Case in point: the wildfires currently raging throughout the West.

The Forest Service says we are experiencing these cataclysmic wildfires due to fire suppression and climate change, and that thinning the forests will reduce the danger.

Now witness California, Oregon and worldwide, as wildfire records are broken yearly.

Forty years ago, I remember the old bulls saying, “We don’t put out fires in the woods. Either the rains come or they run into an old growth forest and fall to the ground as a surface fire and go out.”

Now, with 95 percent of the old growth gone, only the rains really help extinguish fires of any size and consequence. Until we acknowledge and understand the connections between past practices and current realities, we will continue to experience uncharacteristic fire danger.

The Forest Service and many scientists ignore these most significant changes that have occurred in essentially three generations. This is why crown fires have become far more common today and are nearly impossible to be put out. They are consequences of past management.

Logging and replacing healthy, diverse forests with tree plantations has eliminated a key factor that seriously affects wildfire behavior (surface fire) and corresponding intensity. Rain is the other factor. Last year we spent the summer fighting uncontrollable wildfires. Then the rains returned, and three days later — problem over.

Healthy intact forests maintain shade and absorb the rain in aquifers, moderating erosion and drought while supporting diverse species in symbiotic harmony. Clearcutting causes soil, water and slash to heat, leading to erosion and ultimately leaving no forest if the integrity of the soil goes.

In the beginning, Gifford Pinchot and Teddy Roosevelt defined the mission of the Forest Service to obtain “the greatest good for the greatest number for the longest time.”

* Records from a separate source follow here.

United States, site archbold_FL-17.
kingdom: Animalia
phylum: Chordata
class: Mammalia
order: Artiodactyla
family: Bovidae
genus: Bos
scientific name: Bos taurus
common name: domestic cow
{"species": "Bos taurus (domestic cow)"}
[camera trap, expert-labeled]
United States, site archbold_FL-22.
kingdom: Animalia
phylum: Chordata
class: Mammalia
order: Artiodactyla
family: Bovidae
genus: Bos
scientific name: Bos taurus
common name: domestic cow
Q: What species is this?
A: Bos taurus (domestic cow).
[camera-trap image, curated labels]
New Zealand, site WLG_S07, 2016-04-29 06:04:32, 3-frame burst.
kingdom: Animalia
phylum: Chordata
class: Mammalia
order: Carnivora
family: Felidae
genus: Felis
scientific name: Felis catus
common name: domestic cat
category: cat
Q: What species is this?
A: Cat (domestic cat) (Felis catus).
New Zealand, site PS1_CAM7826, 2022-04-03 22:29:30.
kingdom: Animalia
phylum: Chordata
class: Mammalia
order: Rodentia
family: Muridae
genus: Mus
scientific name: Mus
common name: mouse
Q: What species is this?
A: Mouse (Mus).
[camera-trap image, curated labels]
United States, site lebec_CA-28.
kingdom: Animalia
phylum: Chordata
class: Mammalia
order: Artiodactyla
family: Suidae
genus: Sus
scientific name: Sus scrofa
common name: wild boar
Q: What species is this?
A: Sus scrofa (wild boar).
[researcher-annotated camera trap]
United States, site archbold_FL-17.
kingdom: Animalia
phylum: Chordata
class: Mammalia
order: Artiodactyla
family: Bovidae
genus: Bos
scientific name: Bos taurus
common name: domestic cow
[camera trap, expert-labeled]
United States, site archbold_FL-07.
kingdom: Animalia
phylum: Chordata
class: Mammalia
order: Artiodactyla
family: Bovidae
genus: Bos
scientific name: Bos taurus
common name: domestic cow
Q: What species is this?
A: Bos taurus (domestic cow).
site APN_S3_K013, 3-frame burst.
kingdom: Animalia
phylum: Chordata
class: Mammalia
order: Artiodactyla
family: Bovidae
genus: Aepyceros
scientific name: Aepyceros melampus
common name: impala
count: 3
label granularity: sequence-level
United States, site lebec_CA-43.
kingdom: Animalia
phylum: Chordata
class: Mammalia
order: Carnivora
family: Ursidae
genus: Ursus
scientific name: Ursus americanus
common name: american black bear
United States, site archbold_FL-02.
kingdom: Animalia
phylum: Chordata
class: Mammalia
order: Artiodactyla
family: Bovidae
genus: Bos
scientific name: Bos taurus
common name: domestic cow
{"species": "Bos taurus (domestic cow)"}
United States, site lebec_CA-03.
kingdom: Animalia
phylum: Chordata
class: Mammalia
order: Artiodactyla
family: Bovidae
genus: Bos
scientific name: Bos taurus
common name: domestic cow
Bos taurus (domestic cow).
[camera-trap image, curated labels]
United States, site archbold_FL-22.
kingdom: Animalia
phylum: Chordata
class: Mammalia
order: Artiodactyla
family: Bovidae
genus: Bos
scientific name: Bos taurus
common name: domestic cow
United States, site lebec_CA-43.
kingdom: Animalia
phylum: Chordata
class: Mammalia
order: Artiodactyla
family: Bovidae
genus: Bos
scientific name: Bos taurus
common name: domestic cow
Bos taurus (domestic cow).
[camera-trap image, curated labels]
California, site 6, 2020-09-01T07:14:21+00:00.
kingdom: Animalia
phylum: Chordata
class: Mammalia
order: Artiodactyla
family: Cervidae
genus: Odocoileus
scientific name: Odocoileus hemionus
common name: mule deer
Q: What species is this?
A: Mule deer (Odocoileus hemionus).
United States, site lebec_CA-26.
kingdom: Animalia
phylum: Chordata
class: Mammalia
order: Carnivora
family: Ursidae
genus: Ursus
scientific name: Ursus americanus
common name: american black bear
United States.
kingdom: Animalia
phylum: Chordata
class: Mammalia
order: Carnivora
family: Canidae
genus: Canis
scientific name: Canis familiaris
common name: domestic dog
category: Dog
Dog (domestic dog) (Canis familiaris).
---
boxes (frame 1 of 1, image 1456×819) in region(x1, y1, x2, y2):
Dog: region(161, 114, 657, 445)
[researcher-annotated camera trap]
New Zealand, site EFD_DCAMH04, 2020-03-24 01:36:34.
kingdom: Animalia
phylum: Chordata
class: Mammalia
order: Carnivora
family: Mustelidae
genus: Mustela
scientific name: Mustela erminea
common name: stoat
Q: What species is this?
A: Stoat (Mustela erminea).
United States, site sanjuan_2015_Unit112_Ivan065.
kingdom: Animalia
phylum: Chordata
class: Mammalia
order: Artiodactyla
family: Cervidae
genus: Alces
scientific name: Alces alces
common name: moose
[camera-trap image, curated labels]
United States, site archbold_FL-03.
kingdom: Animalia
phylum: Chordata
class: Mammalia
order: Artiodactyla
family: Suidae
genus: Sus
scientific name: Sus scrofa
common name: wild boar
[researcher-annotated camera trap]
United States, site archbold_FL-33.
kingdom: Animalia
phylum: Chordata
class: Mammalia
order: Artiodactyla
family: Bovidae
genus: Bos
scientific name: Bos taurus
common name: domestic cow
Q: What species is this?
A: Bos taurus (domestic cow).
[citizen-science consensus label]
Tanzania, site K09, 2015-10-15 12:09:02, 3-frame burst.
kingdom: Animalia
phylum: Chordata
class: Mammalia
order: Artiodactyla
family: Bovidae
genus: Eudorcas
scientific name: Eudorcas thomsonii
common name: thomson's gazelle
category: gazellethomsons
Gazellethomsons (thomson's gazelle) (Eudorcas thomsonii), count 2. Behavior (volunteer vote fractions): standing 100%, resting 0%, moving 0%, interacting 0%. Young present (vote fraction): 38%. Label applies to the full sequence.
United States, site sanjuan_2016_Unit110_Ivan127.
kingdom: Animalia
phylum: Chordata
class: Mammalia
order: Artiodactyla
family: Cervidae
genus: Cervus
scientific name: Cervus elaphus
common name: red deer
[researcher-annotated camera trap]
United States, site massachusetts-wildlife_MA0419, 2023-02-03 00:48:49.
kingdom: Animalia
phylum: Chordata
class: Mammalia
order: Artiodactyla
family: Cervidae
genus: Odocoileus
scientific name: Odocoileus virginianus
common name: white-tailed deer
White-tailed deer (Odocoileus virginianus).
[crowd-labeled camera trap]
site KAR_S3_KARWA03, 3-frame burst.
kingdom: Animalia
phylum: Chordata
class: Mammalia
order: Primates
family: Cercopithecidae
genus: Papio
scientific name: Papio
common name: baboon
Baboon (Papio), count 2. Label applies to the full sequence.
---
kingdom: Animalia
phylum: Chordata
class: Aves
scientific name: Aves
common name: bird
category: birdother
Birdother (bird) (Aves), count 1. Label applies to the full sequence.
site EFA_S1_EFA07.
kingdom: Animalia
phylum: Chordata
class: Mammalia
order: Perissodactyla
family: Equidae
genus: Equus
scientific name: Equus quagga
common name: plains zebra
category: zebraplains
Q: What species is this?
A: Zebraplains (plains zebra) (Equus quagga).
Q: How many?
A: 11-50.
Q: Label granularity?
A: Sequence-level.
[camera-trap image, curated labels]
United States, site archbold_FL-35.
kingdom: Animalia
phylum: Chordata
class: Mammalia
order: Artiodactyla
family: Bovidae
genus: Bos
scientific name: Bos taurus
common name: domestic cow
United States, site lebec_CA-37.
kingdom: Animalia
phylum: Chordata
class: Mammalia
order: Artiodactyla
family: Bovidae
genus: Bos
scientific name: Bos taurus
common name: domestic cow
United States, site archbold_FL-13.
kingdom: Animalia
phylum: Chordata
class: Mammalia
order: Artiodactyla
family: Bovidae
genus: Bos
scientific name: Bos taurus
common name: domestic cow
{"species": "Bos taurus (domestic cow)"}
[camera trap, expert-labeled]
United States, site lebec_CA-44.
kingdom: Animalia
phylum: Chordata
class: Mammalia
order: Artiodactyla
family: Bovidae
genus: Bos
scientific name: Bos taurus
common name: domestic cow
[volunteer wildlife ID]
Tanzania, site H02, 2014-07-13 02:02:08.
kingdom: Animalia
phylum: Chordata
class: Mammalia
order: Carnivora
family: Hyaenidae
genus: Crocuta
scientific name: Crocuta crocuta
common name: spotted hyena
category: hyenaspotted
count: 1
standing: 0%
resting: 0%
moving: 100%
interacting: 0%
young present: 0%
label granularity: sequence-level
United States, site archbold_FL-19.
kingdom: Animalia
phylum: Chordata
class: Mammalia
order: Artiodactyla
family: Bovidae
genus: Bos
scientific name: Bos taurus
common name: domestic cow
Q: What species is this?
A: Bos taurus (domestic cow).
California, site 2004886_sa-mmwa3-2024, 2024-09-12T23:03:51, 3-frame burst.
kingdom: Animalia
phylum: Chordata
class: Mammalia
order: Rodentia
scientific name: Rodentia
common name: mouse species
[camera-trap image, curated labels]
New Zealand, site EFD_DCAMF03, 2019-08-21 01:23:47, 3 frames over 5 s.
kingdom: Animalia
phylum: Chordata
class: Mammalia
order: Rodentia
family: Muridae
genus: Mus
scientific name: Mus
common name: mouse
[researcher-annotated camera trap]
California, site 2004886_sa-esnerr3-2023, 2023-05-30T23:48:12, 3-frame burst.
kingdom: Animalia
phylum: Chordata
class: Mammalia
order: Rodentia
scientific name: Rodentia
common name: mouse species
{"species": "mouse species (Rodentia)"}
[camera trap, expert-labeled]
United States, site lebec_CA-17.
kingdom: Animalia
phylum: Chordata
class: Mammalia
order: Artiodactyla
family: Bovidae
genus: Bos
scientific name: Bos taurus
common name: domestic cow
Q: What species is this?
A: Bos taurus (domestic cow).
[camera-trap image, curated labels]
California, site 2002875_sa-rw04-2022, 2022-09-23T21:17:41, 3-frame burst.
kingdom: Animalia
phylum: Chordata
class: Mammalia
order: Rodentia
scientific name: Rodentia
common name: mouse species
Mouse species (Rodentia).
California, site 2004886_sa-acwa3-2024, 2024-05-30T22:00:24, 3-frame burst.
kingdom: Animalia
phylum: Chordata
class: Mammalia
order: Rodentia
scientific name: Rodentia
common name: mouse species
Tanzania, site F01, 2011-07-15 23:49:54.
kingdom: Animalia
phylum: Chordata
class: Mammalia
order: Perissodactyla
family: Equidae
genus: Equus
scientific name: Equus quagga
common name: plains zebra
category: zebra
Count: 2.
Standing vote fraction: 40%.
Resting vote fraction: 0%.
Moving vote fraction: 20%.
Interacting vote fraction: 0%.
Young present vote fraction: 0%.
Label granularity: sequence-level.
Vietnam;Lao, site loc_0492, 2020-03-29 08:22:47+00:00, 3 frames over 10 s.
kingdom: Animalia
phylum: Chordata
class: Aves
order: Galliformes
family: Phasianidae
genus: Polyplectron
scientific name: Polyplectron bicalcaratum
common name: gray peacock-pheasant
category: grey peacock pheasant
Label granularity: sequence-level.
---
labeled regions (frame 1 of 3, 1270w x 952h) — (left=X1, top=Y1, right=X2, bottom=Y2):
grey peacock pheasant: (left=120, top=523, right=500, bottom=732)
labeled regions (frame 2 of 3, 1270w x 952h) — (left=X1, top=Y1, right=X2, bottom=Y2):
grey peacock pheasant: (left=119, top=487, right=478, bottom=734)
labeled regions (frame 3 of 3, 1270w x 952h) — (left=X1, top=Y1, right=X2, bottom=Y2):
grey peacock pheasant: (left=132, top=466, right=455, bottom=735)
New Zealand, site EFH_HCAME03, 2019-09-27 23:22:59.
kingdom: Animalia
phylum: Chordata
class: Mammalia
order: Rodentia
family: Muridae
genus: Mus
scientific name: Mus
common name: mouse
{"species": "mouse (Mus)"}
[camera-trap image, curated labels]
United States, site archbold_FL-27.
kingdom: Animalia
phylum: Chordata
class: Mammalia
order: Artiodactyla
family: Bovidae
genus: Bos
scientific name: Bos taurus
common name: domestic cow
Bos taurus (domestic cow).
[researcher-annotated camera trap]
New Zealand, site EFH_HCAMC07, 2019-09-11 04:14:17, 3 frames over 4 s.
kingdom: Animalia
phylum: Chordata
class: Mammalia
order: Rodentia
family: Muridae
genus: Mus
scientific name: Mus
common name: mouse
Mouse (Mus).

But after World War II, automation and technology drove the Forest Service to pursue the greatest good for fewest number for shortest time. Between 1950 and 1990, the Willamette National Forest cut more than 25.5 billion board feet of timber, whereas in the previous 58 years it cut 3 billion to 4 billion board feet. Where and how are the environmental, economic and social consequences accounted for in management or science? Meanwhile, the extent and consequences of today’s wildfires are too overwhelming to ignore.

Now we have our sacred cow — restoration as a focus and a determinant of places and projects to fund. However, ignoring past logging consequences allows current logging to persist. Today many restoration technologies and practices actually follow and supplement industrial forestry while consequences and lessons remain disconnected.

Today McKenzie Bridge is ground zero for the Goose Project, a restoration project which has been forced upon us under the guise of making us more “fire safe.”

Yet I’ve seen log trucks rolling by with three or four logs to the bunk. Old growth trees pushing 4 feet in diameter being cut in the name of “restoration.” Cutting these big trees makes us less fire safe, not more.

Little about industrial forestry is sustainable — environmentally economically or socially; yesterday, today or tomorrow. It’s a short boom followed by protracted bust every time. Privatized profits and socialized liabilities do not make for healthy forests or healthy communities.

The jury is in if we see the forest holistically and with common sense. How we repair the blind spots in our wildfire management philosophy and practice are questions that need to be asked. Our children and grandchildren depend upon it.

Craig Patterson of McKenzie Bridge has been a member of a forestry cooperative and delivered a paper to the National Roundtable on Sustainable forests in Washington, D.C, in 2005.